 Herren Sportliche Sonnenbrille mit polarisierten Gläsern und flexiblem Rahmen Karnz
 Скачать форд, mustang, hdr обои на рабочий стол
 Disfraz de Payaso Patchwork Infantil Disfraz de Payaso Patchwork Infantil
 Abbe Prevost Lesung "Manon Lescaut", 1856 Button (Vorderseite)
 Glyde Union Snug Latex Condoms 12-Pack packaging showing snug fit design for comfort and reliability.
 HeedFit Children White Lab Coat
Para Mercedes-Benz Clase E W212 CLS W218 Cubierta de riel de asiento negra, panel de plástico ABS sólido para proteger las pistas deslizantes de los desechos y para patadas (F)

--

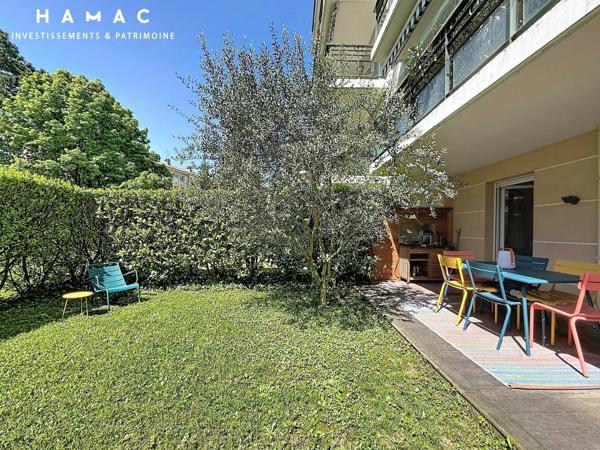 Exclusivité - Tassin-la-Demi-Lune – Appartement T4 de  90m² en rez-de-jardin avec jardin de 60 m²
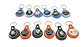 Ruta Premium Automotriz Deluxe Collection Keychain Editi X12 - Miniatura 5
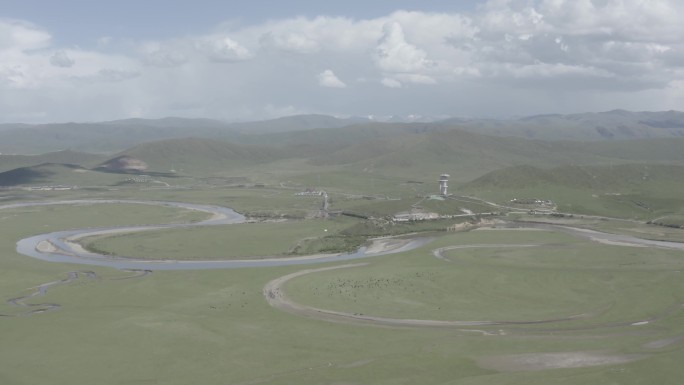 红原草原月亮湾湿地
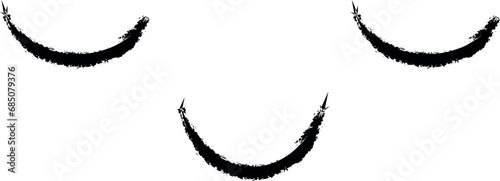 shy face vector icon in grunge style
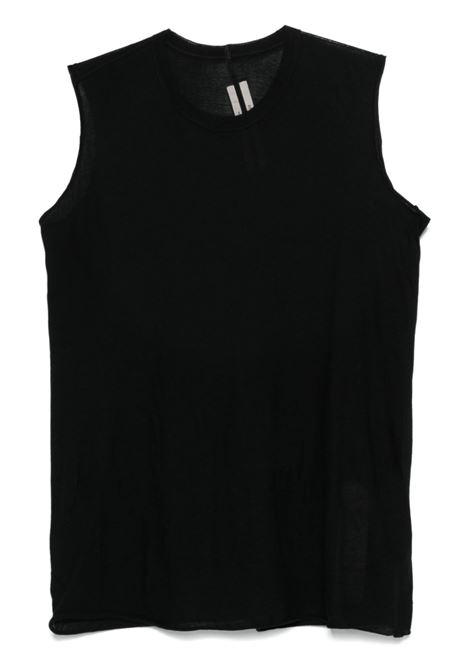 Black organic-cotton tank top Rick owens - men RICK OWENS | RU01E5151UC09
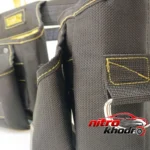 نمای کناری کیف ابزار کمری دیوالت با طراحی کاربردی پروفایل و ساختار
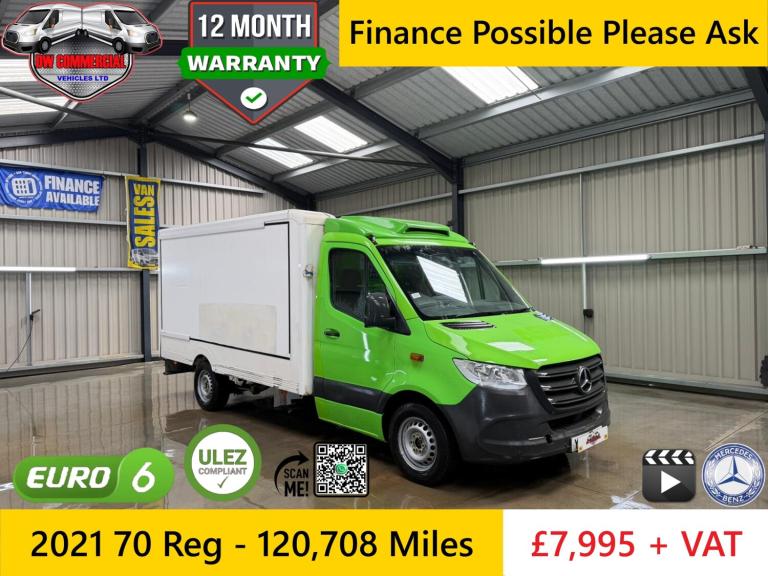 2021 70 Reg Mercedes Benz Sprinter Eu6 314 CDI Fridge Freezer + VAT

_Task item:_
Your task is to transcribe, with no changes, only the lines of the listing above that lie between the line holding "Glyde Union Snug" and the line holding "Para Mercedes-Benz Clase", inclusive.

_Solution to this task:_
 Glyde Union Snug Latex Condoms 12-Pack packaging showing snug fit design for comfort and reliability.
 HeedFit Children White Lab Coat
Para Mercedes-Benz Clase E W212 CLS W218 Cubierta de riel de asiento negra, panel de plástico ABS sólido para proteger las pistas deslizantes de los desechos y para patadas (F)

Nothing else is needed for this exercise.